\name{blast.pdb}
\alias{blast.pdb}
\title{ NCBI BLAST Sequence Search }
\description{
  Run NCBI blastp, on a given sequence, against the PDB, NR and
  swissprot sequence databases.
}
\usage{
blast.pdb(seq, database = "pdb")
}
\arguments{
  \item{seq}{ a single element or multi-element character vector
    containing the query sequence. }
  \item{database}{ a single element character vector specifying the
    database against which to search. Current options are \sQuote{pdb},
    \sQuote{nr} and \sQuote{swissprot}. }
}
\details{
  This function employs direct HTTP-encoded requests to the NCBI web
  server to run BLASTP, the protein search algorithm of the BLAST
  software package.

  BLAST, currently the fastest and most popular pairwise sequence
  comparison algorithm, performs gapped local alignments, through the
  implementation of a heuristic strategy: it identifies short nearly
  exact matches or hits, bidirectionally extends non-overlapping hits
  resulting in ungapped extended hits or high-scoring segment pairs
  (HSPs), and finally extends the highest scoring HSP in both directions
  via a gapped alignment (Altschul et al., 1997)

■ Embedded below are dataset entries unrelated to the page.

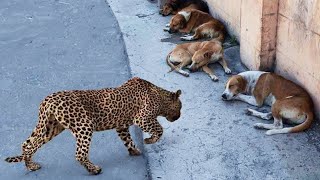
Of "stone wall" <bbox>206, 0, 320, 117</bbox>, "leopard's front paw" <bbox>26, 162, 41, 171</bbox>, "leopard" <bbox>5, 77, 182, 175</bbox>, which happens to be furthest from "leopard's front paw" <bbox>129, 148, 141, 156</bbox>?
"stone wall" <bbox>206, 0, 320, 117</bbox>

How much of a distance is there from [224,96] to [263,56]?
0.87 meters

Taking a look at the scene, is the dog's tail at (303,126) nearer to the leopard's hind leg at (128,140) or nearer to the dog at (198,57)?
Answer: the leopard's hind leg at (128,140)

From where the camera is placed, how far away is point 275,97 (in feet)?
18.9

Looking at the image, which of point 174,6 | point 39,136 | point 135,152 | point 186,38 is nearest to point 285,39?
point 135,152

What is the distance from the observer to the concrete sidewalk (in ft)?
15.5

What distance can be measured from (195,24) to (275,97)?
341cm

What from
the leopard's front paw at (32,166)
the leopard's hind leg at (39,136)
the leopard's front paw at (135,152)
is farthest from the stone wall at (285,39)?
the leopard's front paw at (32,166)

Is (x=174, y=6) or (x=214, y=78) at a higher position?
(x=214, y=78)

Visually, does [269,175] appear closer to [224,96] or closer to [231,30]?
[224,96]

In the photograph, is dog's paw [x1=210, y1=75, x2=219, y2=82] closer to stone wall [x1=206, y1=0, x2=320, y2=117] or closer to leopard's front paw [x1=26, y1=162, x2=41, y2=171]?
stone wall [x1=206, y1=0, x2=320, y2=117]

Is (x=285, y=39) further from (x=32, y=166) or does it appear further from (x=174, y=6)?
(x=174, y=6)

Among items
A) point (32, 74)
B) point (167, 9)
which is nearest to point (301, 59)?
point (32, 74)

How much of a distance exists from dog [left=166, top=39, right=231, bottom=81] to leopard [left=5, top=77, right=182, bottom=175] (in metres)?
1.97

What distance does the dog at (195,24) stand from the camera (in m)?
8.30
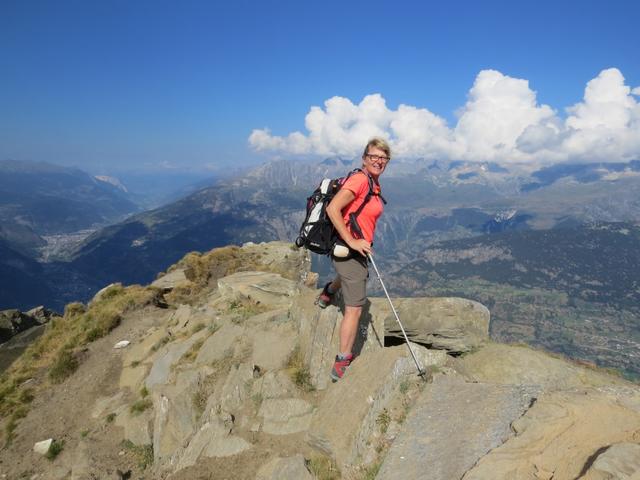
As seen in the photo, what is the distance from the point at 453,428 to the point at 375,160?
5.66m

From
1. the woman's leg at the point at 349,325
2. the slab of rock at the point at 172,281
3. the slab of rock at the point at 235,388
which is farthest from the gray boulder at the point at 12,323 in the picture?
the woman's leg at the point at 349,325

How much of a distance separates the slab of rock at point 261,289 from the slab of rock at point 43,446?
1008 cm

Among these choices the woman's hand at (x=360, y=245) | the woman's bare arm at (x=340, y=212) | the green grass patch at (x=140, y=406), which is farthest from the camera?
the green grass patch at (x=140, y=406)

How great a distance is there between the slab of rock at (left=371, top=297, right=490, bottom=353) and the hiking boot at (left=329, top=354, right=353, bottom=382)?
470 cm

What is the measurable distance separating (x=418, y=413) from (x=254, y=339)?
798 centimetres

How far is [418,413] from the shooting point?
291 inches

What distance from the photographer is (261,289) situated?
854 inches

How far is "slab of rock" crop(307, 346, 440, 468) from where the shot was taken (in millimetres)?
7832

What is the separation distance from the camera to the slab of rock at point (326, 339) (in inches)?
421

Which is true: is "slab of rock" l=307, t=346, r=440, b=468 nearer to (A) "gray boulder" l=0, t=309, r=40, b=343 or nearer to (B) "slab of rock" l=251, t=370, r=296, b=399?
(B) "slab of rock" l=251, t=370, r=296, b=399

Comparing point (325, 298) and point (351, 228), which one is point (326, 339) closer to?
point (325, 298)

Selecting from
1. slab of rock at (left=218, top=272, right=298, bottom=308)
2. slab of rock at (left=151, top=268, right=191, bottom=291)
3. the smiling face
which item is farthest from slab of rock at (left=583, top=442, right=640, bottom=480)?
Answer: slab of rock at (left=151, top=268, right=191, bottom=291)

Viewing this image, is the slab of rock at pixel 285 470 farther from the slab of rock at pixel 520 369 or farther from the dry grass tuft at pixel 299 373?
the slab of rock at pixel 520 369

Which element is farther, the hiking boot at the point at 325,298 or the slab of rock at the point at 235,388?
the hiking boot at the point at 325,298
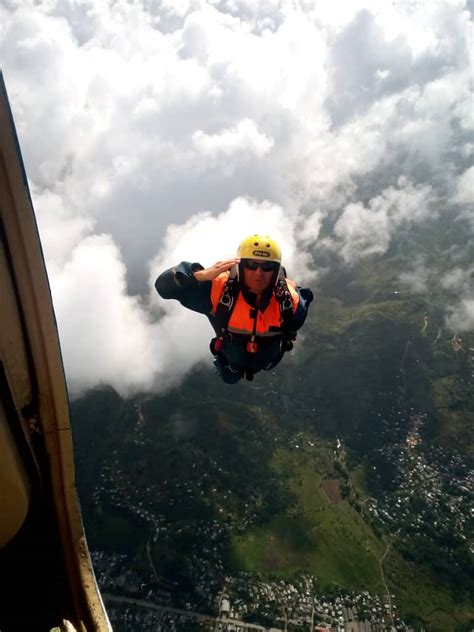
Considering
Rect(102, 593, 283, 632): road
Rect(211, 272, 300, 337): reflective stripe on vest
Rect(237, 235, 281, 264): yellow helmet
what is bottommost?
Rect(102, 593, 283, 632): road

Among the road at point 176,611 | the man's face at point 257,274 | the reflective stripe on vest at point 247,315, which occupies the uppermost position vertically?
the man's face at point 257,274

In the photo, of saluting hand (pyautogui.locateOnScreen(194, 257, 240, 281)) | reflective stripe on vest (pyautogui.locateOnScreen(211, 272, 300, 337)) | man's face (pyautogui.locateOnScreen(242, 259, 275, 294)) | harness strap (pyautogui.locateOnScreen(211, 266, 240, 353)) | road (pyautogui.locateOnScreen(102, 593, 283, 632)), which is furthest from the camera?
road (pyautogui.locateOnScreen(102, 593, 283, 632))

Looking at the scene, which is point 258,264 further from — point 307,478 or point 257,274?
point 307,478

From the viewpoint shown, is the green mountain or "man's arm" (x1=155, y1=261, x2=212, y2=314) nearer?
"man's arm" (x1=155, y1=261, x2=212, y2=314)

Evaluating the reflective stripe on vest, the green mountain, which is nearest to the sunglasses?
the reflective stripe on vest

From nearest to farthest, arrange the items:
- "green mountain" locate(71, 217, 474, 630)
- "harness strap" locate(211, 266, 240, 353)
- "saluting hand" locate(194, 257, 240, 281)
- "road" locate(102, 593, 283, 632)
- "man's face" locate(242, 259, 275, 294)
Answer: "saluting hand" locate(194, 257, 240, 281), "man's face" locate(242, 259, 275, 294), "harness strap" locate(211, 266, 240, 353), "road" locate(102, 593, 283, 632), "green mountain" locate(71, 217, 474, 630)

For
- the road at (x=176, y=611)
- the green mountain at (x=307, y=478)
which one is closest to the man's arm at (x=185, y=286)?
the green mountain at (x=307, y=478)

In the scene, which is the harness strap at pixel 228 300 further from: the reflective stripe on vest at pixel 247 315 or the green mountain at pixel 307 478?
the green mountain at pixel 307 478

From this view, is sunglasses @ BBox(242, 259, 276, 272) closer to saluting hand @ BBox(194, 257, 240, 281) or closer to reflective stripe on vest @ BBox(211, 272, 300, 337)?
saluting hand @ BBox(194, 257, 240, 281)
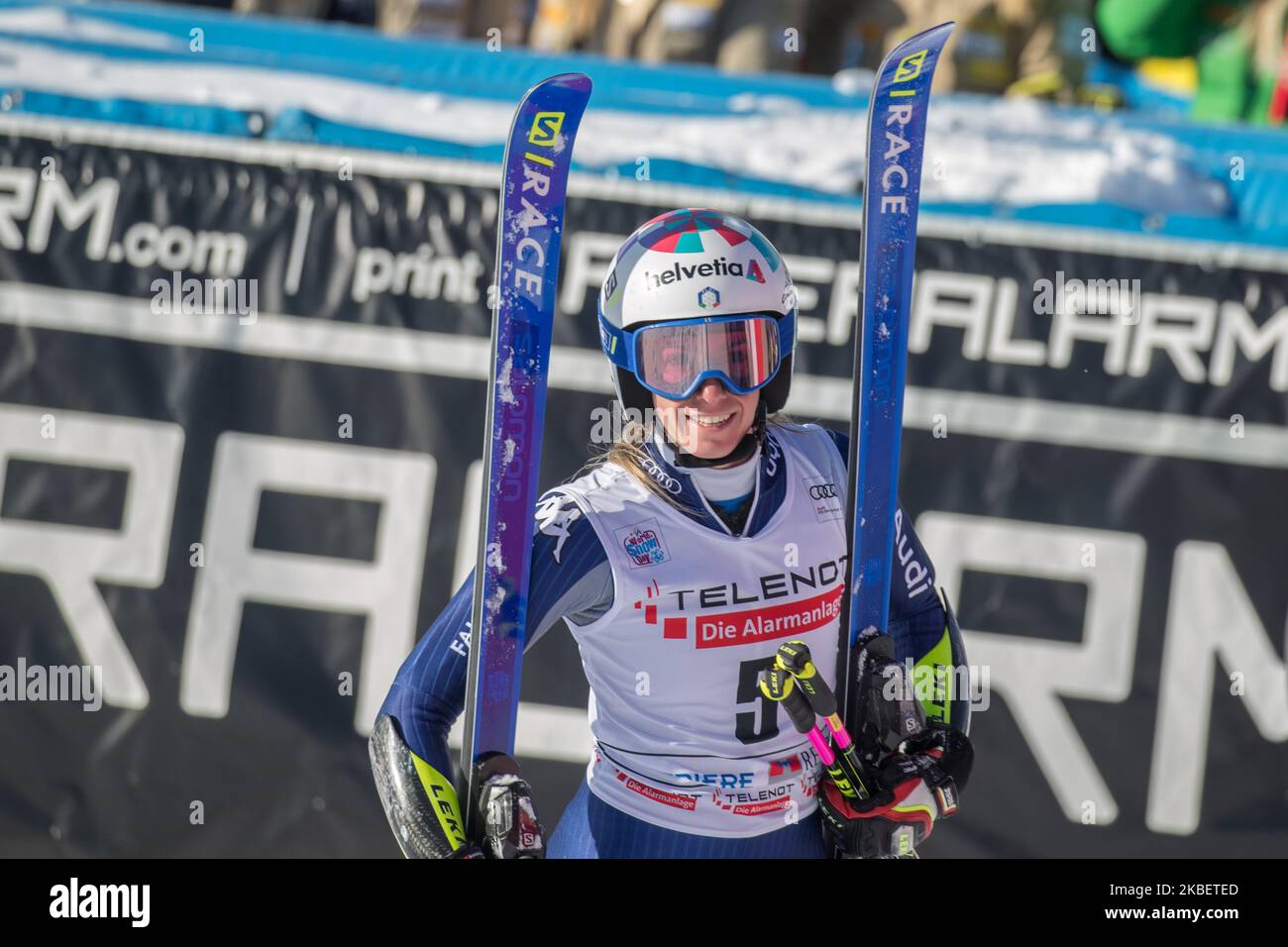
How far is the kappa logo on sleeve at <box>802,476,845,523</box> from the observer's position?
272 cm

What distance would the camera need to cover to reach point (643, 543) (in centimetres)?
258

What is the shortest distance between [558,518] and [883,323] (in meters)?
0.74

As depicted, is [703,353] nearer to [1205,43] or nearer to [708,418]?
[708,418]

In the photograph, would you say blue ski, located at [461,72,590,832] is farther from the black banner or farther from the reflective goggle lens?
the black banner

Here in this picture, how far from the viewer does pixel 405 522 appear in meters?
4.51

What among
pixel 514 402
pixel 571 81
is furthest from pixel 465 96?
pixel 514 402

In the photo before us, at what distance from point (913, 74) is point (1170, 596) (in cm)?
233

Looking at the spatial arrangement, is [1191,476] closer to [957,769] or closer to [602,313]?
[957,769]

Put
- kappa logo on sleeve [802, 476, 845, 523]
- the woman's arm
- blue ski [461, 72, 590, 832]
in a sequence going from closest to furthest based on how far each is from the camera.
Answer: the woman's arm → blue ski [461, 72, 590, 832] → kappa logo on sleeve [802, 476, 845, 523]

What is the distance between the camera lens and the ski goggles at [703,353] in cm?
250

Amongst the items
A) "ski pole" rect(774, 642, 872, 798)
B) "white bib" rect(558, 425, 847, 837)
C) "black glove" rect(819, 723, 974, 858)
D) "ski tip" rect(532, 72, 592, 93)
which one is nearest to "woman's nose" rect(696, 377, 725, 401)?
"white bib" rect(558, 425, 847, 837)

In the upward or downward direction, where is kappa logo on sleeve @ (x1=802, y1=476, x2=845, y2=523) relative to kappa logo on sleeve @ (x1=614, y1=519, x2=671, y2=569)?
upward

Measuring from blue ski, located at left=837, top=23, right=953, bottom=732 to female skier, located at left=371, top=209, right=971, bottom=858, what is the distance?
7 centimetres
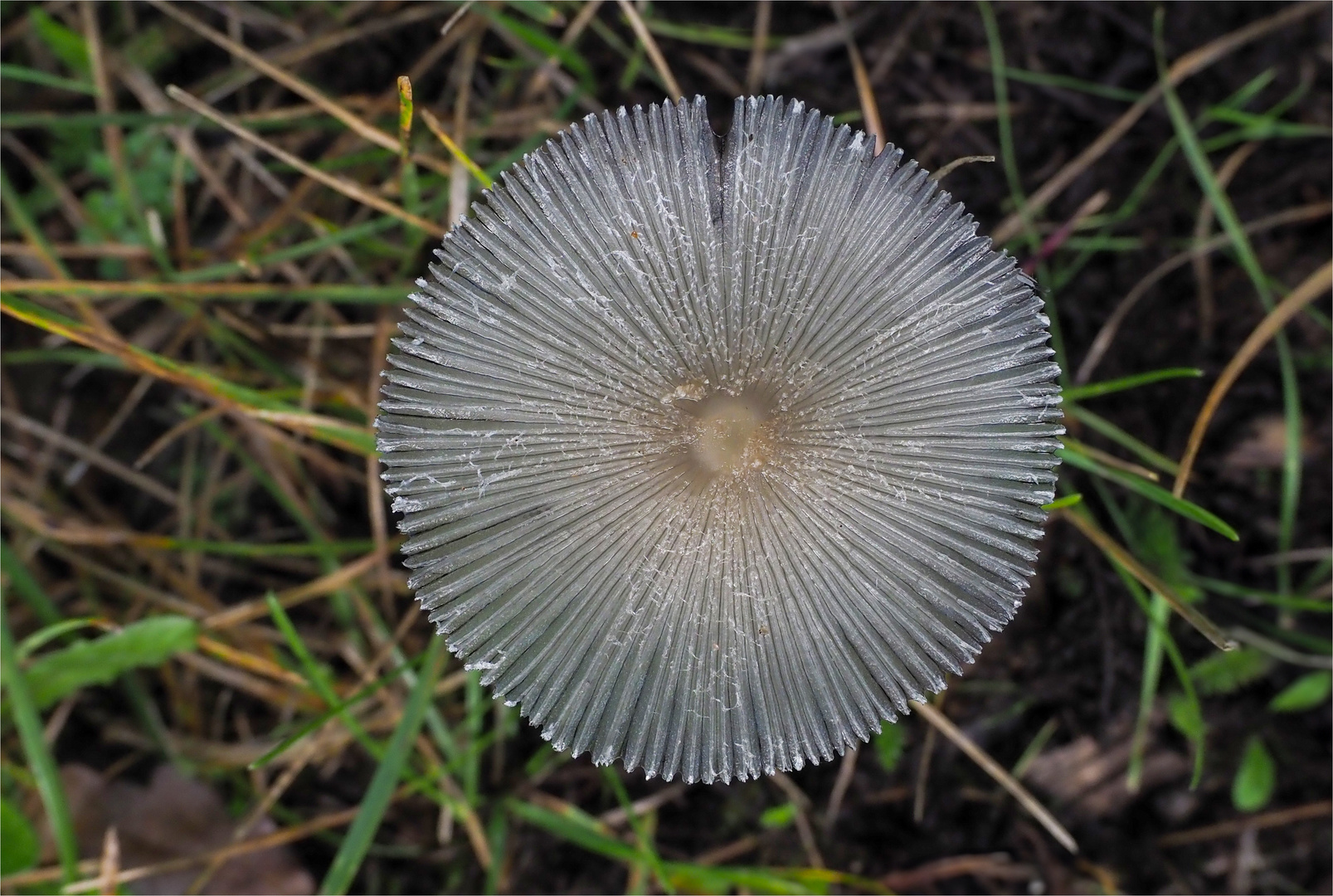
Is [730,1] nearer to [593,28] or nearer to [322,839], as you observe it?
[593,28]

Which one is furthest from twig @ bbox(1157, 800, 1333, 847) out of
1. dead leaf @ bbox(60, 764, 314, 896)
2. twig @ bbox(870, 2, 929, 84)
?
dead leaf @ bbox(60, 764, 314, 896)

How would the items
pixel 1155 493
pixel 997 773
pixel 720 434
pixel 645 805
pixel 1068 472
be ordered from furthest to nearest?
pixel 1068 472
pixel 645 805
pixel 997 773
pixel 1155 493
pixel 720 434

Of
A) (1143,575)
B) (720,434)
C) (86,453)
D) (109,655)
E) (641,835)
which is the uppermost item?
(86,453)

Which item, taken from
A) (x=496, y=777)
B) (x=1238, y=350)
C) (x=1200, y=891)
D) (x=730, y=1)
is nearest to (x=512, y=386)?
(x=496, y=777)

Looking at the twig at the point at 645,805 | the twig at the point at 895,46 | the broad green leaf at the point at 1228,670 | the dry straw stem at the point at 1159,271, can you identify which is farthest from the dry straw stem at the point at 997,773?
the twig at the point at 895,46

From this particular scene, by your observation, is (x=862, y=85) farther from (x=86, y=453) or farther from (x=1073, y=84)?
(x=86, y=453)

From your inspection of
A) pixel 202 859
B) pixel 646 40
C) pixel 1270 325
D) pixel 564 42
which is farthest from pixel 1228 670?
pixel 202 859

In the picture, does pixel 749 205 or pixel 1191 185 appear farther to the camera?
pixel 1191 185

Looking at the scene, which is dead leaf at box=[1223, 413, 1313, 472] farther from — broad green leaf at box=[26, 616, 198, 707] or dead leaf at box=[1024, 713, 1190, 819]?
broad green leaf at box=[26, 616, 198, 707]
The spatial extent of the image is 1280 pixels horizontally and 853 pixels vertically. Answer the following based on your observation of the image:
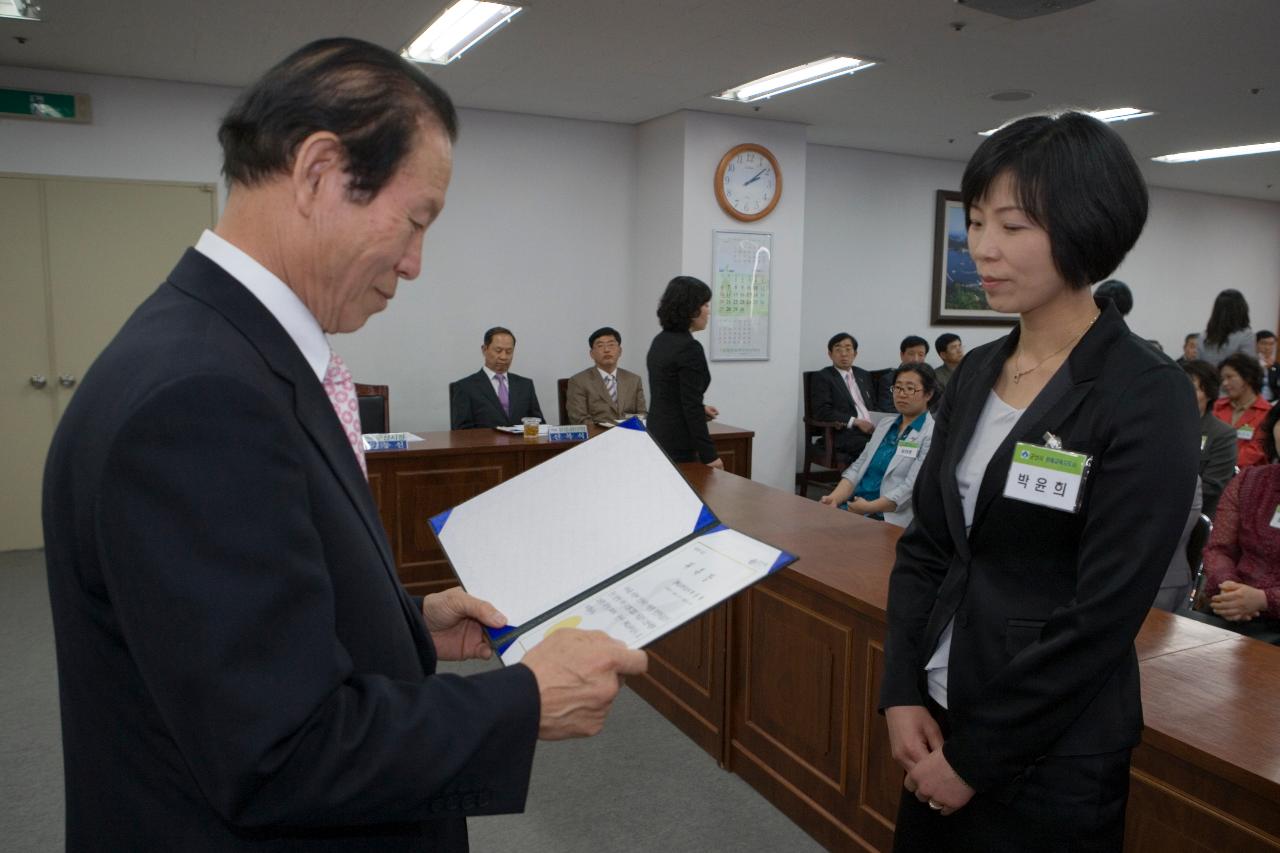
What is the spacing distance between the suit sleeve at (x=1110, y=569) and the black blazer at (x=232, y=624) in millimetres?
705

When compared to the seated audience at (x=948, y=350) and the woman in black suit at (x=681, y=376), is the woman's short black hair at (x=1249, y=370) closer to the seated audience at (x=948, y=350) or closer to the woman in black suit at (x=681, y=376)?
the seated audience at (x=948, y=350)

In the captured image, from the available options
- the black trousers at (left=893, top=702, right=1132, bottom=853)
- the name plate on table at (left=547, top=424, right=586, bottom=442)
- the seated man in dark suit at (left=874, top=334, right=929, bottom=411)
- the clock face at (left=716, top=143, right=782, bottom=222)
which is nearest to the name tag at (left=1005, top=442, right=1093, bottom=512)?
the black trousers at (left=893, top=702, right=1132, bottom=853)

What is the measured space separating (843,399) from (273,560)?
6.55 metres

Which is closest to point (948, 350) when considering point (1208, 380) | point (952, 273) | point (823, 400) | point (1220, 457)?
point (952, 273)

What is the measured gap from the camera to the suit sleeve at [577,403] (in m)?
5.93

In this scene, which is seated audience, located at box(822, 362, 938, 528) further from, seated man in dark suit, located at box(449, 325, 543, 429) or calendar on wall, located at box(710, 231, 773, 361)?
calendar on wall, located at box(710, 231, 773, 361)

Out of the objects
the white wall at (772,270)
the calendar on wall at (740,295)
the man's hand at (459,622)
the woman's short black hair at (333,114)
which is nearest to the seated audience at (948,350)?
the white wall at (772,270)

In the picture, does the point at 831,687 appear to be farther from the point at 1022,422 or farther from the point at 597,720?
the point at 597,720

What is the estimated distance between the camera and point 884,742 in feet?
→ 7.22

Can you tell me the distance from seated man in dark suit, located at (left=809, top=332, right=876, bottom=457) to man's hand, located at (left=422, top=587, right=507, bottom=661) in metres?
5.80

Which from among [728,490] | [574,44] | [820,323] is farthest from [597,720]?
[820,323]

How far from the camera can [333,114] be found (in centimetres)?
74

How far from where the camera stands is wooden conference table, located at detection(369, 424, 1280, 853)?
1403 millimetres

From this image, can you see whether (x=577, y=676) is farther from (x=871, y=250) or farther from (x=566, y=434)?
(x=871, y=250)
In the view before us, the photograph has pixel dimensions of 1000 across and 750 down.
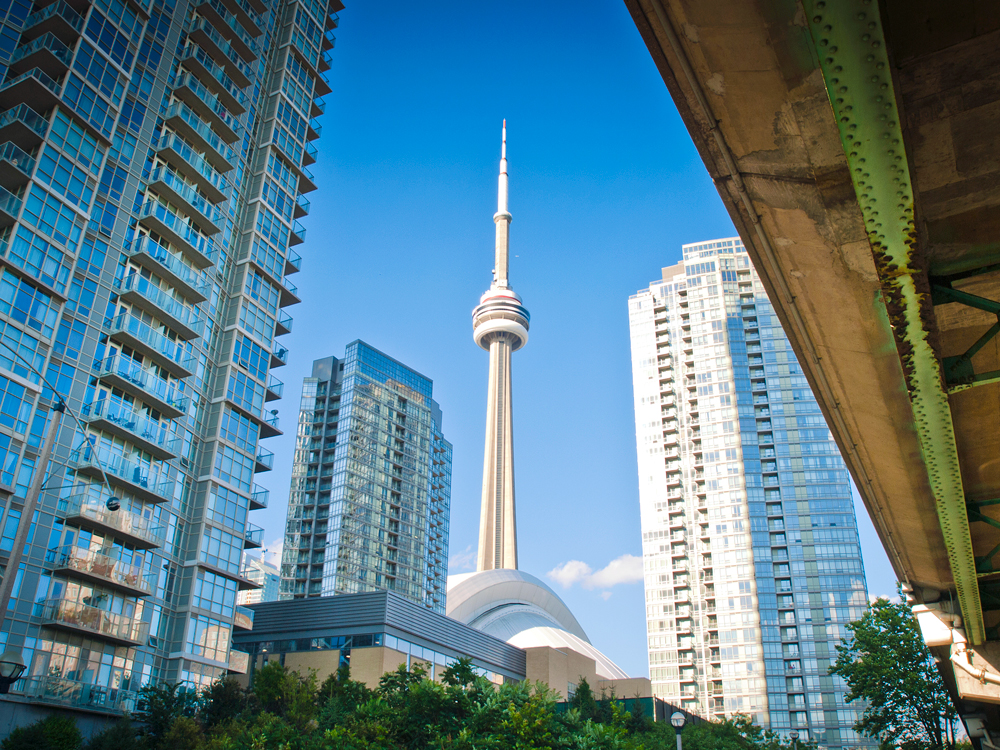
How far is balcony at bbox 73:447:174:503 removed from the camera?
38.7 m

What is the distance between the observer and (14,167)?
3697cm

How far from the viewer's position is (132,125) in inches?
1791

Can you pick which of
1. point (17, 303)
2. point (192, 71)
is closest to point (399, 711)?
point (17, 303)

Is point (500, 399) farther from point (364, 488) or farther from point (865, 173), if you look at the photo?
point (865, 173)

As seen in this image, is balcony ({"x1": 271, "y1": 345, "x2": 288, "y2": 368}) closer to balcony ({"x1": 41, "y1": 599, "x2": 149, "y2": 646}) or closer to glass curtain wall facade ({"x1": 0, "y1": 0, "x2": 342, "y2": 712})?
glass curtain wall facade ({"x1": 0, "y1": 0, "x2": 342, "y2": 712})

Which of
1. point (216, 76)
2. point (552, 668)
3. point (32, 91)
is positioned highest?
point (216, 76)

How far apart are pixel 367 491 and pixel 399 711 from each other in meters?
84.7

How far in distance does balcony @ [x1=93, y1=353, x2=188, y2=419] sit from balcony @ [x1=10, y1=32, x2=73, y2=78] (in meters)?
15.1

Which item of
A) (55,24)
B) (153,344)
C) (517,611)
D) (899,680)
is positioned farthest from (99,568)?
(517,611)

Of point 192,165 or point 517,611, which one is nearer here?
point 192,165

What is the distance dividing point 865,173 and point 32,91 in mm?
44075

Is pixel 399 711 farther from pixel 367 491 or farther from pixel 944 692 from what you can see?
pixel 367 491

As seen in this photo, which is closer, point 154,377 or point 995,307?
point 995,307

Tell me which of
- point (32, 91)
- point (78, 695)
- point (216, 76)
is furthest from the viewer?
point (216, 76)
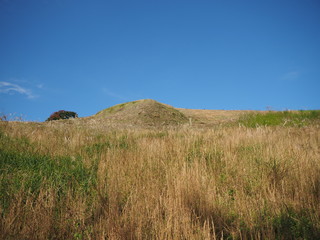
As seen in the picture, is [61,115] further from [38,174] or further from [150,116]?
[38,174]

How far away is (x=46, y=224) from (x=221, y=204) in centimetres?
201

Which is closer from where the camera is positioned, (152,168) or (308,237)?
(308,237)

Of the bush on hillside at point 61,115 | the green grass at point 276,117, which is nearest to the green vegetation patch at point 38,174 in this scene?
the green grass at point 276,117

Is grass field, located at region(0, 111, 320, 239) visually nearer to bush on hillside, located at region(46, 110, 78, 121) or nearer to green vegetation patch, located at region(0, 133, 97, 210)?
green vegetation patch, located at region(0, 133, 97, 210)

  For each pairwise alignment BLAST reports the raw score, bitscore
  and an E-value that assess the statistical significance of the
  raw score. Note that unlike the raw score E-values are normalized with
  respect to both the substitution matrix and the query and database lengths.

  Here we also return a corrected normalized score (mlog.evalue) that in
  our experience is easier to handle and store than conventional
  E-values. In practice, this score is equivalent to minus the natural
  log of the E-value. Note that, unlike the raw score, this score is
  independent of the substitution matrix and and the query and database
  lengths, and thus is comparable between BLASTP searches. 

}
\value{
  A list with seven components:
  \item{bitscore }{ a numeric vector containing the raw score for each
    alignment. }
  \item{evalue }{ a numeric vector containing the E-value of the raw
    score for each alignment. }
  \item{mlog.evalue }{ a numeric vector containing minus the natural log
    of the E-value. }
  \item{gi.id }{ a character vector containing the gi database identifier of
    each hit. }  
  \item{pdb.id }{ a character vector containing the PDB database identifier of
    each hit. }  
  \item{hit.tbl }{ a character matrix summarizing BLAST results for each
    reported hit, see below. }
  \item{raw }{ a data frame summarizing BLAST results, note multiple
    hits may appear in the same row. }  
}
\references{
  Grant, B.J. et al. (2006) \emph{Bioinformatics} \bold{22}, 2695--2696.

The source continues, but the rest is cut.